Fellow Passengers: This week’s Promise Passage* (I Kings 9:10-25) transports me to the newly designed nation’s capitol at the beginning of the 19th century, as President John Adams and First Lady Abigail move from Philadelphia into the new executive mansion on Pennsylvania Avenue. The massive building, later to be known as the White House, was constructed largely by forced labor. African American slaves dug the foundations, quarried the stone, made bricks, cut timber, and performed rough and finished carpentry work for the seat of executive power designed by Frenchman Pierre L’Enfant in the land of the free. Along with the East Room and West Wing, the mansion included slave quarters in the basement, and slaves served as domestic staff well into the 1850s. Congressman Gary Ackerman from New York sent a letter last week to President Obama, encouraging official recognition of the role of slave labor in the construction of the White House. Two years ago, Representative John Lewis from Georgia led the effort to get a similar commemoration for the slaves who built the Capitol. Representative Ackerman, in his letter to the President, stated that While slavery is no moment worthy of national pride, the American way has always been to acknowledge our wrongs and constantly strive for better. It is wrong not to acknowledge wrongs. An acknowledgment of the role of slave labor displayed in the White House would be an important symbol that the United States does not run from its history, but rather learns from it.

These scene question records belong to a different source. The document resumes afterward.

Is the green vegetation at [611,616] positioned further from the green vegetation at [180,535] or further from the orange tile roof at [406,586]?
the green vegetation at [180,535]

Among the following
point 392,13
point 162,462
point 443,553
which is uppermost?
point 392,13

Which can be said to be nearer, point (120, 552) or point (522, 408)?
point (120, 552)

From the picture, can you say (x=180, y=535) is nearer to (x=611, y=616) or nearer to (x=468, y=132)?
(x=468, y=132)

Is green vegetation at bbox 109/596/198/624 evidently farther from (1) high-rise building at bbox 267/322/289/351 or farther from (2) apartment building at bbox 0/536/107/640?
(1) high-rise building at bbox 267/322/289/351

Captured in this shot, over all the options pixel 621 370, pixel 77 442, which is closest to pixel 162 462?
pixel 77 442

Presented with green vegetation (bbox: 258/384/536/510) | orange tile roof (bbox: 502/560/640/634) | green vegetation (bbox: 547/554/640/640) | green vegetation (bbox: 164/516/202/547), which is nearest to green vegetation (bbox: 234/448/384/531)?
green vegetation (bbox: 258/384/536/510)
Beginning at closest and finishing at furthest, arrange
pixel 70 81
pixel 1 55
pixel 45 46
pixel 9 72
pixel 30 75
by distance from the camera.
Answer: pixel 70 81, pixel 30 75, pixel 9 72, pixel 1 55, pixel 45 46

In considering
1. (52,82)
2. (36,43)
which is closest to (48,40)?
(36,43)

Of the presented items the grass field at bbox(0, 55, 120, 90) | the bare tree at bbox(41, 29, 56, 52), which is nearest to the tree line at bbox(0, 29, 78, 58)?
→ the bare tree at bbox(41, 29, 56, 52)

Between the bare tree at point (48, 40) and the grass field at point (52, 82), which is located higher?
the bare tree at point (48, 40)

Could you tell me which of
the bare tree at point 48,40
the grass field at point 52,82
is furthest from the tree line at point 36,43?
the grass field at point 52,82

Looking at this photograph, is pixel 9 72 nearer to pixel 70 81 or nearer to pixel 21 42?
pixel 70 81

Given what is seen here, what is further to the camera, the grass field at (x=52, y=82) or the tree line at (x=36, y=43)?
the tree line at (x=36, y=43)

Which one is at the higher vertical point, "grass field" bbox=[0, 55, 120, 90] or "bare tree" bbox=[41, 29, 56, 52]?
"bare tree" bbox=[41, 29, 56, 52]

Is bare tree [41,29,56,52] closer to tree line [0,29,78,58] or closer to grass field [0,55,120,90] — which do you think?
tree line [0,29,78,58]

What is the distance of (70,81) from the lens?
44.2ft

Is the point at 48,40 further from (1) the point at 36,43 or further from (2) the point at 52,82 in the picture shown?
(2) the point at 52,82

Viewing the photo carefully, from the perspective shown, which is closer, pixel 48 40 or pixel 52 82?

The same kind of conflicted history marked by political realities clashing with ideals is evident in the construction of Israel’s seats of power, the Royal Palace and Temple. When King Solomon and his First Lady (or Ladies, in his case) moved into the executive mansion, they were inhabiting quarters built by forced labor. Slaves dug the foundations, quarried the stone, made bricks, cut timber, and performed rough and finished carpentry work. The chroniclers of Israel’s history must have had their own versions of John Lewis and Gary Ackerman, for the work of these slaves is commemorated for all to see here in I Kings 9. Solomon conscripted the descendants of all the conquered ethnic groups left in the Promised Land after the conquest. All the people they were not able to exterminate, the story tells us, remained as slaves. It’s more than ironic to read that this King of a liberated nation birthed out of an exodus from slavery was presiding over the same peculiar institution. The wise King made regular pilgrimages to the slave-built Temple to make sacrifice to the God of freedom. I wonder if this was in the back of Jesus’ mind as he cleansed the Temple of its marketplace accoutrements and predicted its downfall. Did he realize that the foundational clash of values – slavery and liberation – at work in the construction of the Temple, meant that the edifice was on shaky ground to begin with, and the faith community needed to learn from its history and construct its future on a more solid foundation of freedom?
Our nation, situated here in a conquered Promised Land, has been working out our clash of values relative to freedom throughout our history. The White House has been the center of many of the power struggles as people have scratched and fought and sung their way to freedom. Perhaps one of the more memorable moments came in October of 1994, when newly elected South African President Nelson Mandela was honored in a White House ceremony. He got to hear his favorite singer perform at that event, as Whitney Houston sang People Who Need People and The Greatest Love of All in the Rose Garden for her hero. And now, the news of the day is that President Obama, the first African American to occupy the seat of executive power, will pay tribute to Whitney Houston by singing at her memorial service. You just have to wonder what all those ghosts of the original builders think about it all.
How about you? Where does this Promise Passage take you on your journey of faith?